**Action item**
What is needed is a word-for-word copy of the lines below from the one with "325 Bayfront Dr, Boynton" through the one with "5713 Fremont Drive, Mckinney, TX 75071", both included, with every picture left out.
(Extracted material begins)
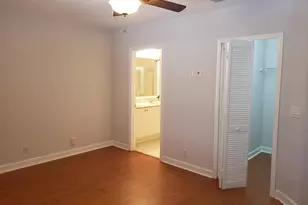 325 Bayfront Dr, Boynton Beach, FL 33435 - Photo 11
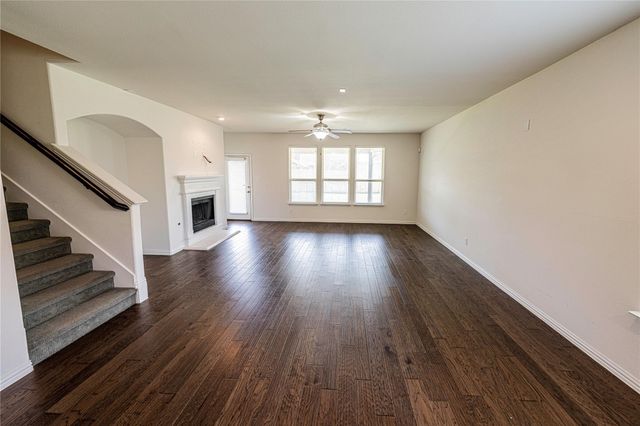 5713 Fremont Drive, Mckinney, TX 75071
(Extracted material ends)
(Extracted material begins)
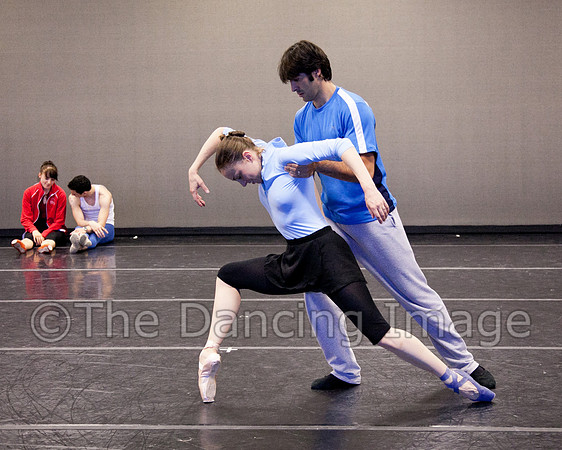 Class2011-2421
(Extracted material ends)
**Answer area**
 325 Bayfront Dr, Boynton Beach, FL 33435 - Photo 11
 5713 Fremont Drive, Mckinney, TX 75071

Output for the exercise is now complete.